• [Goal of the exercise]:
Reproduce the data below verbatim, starting at the line containing "In this list" and continuing through the final line of the data, including both of those lines.

• [Data section]:
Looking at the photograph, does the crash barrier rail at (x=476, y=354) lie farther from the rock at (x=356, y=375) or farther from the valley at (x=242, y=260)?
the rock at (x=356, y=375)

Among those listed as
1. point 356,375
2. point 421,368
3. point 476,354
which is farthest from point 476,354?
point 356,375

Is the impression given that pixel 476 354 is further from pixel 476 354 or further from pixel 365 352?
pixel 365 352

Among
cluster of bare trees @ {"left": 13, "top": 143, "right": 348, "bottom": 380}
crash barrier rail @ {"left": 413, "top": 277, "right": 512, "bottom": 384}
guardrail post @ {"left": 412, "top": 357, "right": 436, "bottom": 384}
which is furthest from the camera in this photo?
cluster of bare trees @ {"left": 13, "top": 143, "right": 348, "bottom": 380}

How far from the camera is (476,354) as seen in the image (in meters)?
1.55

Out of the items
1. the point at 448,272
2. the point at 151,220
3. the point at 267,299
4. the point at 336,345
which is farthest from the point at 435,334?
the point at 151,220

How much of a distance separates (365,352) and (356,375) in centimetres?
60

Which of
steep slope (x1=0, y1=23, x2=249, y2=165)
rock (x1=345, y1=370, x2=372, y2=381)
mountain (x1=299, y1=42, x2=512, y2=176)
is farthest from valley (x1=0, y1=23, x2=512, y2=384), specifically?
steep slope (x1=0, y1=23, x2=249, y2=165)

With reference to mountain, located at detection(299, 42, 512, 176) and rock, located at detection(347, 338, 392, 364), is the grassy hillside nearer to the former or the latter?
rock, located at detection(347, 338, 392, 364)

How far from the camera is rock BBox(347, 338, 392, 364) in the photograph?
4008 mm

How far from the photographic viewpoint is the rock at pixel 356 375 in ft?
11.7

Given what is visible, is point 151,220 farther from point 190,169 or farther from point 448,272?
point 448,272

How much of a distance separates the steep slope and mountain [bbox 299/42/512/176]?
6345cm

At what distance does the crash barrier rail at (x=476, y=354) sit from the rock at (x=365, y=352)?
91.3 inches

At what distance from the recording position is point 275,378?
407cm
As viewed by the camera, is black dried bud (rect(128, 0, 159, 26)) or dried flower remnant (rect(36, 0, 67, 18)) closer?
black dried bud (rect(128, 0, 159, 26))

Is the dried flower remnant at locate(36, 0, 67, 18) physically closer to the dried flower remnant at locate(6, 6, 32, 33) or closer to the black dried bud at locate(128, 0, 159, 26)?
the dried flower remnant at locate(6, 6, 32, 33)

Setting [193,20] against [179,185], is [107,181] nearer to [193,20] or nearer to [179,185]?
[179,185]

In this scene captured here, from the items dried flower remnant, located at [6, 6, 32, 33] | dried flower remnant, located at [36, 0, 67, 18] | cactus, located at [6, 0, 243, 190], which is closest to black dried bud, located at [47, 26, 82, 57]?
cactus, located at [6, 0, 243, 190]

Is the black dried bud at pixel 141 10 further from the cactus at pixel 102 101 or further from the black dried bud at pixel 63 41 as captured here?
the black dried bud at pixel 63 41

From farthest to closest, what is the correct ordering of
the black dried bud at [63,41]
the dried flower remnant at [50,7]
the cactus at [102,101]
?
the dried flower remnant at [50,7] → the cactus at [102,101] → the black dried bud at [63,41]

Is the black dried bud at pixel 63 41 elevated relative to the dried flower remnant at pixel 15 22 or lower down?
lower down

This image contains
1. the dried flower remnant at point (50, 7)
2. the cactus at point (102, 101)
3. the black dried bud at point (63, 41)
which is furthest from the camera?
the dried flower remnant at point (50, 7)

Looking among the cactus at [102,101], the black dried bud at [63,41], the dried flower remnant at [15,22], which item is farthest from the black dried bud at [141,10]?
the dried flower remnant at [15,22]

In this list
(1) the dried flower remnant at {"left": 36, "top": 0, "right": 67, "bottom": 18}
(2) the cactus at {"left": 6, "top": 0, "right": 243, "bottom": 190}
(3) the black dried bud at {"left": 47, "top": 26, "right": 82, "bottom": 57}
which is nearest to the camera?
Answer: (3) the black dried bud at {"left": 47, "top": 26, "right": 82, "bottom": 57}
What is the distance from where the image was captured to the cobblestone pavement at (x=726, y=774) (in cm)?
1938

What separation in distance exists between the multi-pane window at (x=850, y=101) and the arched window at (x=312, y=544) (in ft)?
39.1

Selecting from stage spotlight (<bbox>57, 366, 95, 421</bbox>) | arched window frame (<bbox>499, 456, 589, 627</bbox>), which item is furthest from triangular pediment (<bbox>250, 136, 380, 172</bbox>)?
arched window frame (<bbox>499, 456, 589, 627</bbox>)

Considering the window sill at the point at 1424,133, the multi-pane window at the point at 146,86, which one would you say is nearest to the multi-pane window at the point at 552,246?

• [Full solution]:
In this list
(1) the dried flower remnant at {"left": 36, "top": 0, "right": 67, "bottom": 18}
(2) the cactus at {"left": 6, "top": 0, "right": 243, "bottom": 190}
(3) the black dried bud at {"left": 47, "top": 26, "right": 82, "bottom": 57}
which is nearest to the camera?
Answer: (3) the black dried bud at {"left": 47, "top": 26, "right": 82, "bottom": 57}
What is the distance from where the image was captured to the cobblestone pavement at (x=726, y=774) (in cm)?
1938

What separation in distance exists between the multi-pane window at (x=850, y=101) and the arched window at (x=312, y=544) (in ft)?
39.1

Selecting from stage spotlight (<bbox>57, 366, 95, 421</bbox>) | arched window frame (<bbox>499, 456, 589, 627</bbox>), which item is furthest from triangular pediment (<bbox>250, 136, 380, 172</bbox>)?
arched window frame (<bbox>499, 456, 589, 627</bbox>)

Considering the window sill at the point at 1424,133, the multi-pane window at the point at 146,86, which one would you say is nearest to the multi-pane window at the point at 552,246?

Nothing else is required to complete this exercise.